Still any excuse for me to rationalize my coffee consumption can't be dismissed completely.
The Tugger
Tug McGraw passed away yesterday. Those older than me, may remember him from his days with the New York Mets. Those younger may think of him as Tim McGraw's dad, and that Bud Light commercial they did. Me, I can only see him in a powder blue road Phillies uniform from 1980. Coming in from the bullpen, or leaving the mound after shutting down a rally. Banging his glove off his thigh and talking to somebody.
Damn.
Monday, January 05, 2004
Shocking Nobody
Imagine that, delays in hearing cases in the Cuyahoga County Juvenile Court results in increased costs. Funny that having to hold the delinquents in the detention center for longer periods while waiting to hear the case is more expensive than quickly adjudicating the matter.
The article points out that the Juvi Court, that has been extremely poor in its performance for years, actually has made great strides in recent years. I know during my law school years that the court was continually being ridiculed and subject to periodic exposes of how badly it was operating. The court has only recently taken steps to overhaul its archaic computer and data entry systems. It is still way behind in technology and staffing compared to the Cuyahoga County Courts.
Continuances, though, are usually at the request of the prosecuting and defense attorneys. Some are quoted as complaining about the delays and applauding the findings. I suspect they won't be so happy if the court actually follows through on reducing continuances.
UPDATE: Mommies At Law has a good post with more information on the matter
Glad He Admitted It, Now Go Away
Well, it's true. Pete Rose finally admitted that he bet on baseball and the team he was managing (but never against them). All is revealed in his new, and second, autobiography that comes out tomorrow. Of course this "shocking" revelation was expected weeks ago.
I've said it before, and I'll say it again. Rose can and should go into the Hall of Fame. His gambling on baseball (that is known) is limited to his time as manager of the Reds. He is a HOFer as a player. He cannot and should not, however, be allowed back into baseball. He broke the most important rule. He put the integrity of every game he was involved in into question. That is an unforgivable sin, worthy of the lifetime ban without any chance to come back. It doesn't even matter to me that Rose isn't seeming terribly sincere in his admission and apologies (this is not surprising).
The problem is Rose himself. He doesn't want just the HOF. He wants it all. He wants back into baseball. He thinks a team (I guess the Reds) would hire/trust him to a coaching/managerial job. He will not settle for just getting into the HOF. If they let him in there, he will still campaign, cajole, carp, and complain that he is being treated unfairly and deserves to have his ban lifted.
So, until Rose is willing to compromise on his status, he has to stay out of baseball and the HOF.
Time Crunch and Excuses
Okay, so posting didn't return for a while.
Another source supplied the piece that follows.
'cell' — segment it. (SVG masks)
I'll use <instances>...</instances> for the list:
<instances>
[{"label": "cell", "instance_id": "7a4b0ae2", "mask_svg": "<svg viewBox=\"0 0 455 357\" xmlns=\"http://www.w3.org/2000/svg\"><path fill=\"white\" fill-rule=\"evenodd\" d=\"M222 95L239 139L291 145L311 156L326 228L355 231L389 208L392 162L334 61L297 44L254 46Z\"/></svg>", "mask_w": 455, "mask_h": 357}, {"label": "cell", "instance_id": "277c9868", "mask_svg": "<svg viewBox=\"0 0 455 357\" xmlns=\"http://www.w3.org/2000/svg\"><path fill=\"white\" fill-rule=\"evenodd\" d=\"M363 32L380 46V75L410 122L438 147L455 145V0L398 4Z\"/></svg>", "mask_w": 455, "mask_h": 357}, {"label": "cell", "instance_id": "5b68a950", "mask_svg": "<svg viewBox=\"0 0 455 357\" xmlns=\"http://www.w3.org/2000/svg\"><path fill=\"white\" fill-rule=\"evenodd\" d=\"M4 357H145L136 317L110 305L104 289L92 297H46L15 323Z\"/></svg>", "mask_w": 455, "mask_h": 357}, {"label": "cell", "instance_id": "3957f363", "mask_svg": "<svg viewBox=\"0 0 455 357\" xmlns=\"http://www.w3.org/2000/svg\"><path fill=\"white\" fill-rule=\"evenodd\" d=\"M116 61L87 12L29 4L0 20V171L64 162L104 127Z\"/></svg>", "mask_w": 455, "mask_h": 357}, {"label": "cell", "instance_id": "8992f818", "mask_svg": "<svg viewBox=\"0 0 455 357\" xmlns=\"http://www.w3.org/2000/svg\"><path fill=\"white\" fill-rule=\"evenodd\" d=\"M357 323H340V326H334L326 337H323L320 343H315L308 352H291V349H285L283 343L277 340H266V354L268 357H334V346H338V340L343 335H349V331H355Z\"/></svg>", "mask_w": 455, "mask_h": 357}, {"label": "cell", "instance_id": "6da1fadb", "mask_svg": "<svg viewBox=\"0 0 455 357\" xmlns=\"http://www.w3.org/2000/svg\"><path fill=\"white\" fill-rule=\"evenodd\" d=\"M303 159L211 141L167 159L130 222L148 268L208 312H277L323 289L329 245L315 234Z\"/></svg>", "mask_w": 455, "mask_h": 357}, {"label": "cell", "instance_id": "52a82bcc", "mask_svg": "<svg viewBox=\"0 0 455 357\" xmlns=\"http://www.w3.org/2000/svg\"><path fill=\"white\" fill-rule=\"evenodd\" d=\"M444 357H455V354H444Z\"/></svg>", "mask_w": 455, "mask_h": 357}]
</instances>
My time on the computer lately has been limited. The kid has started waking up about an hour earlier, giving me only 1-1 1/2 hours on the computer in the morning. By the time I finish looking at other blogs and looking at newspapers, I barely have any time to post. What posting I have done, has been for Pitt Sports Blather. Any evening computer time, lately has been used for non-blog writing.
It's annoying to me, because I've got a couple windows open on my browser for the last couple days that I want to use for a post, but haven't had the time to compose and grab some other links (if I would copy them into notepad, I'd probably just forget about it completely).
I guess to some extent I'm in a bit of a blog funk, at least as it relates to non-sports items. Just have to work through it -- assuming the snow squalls don't knock out the power.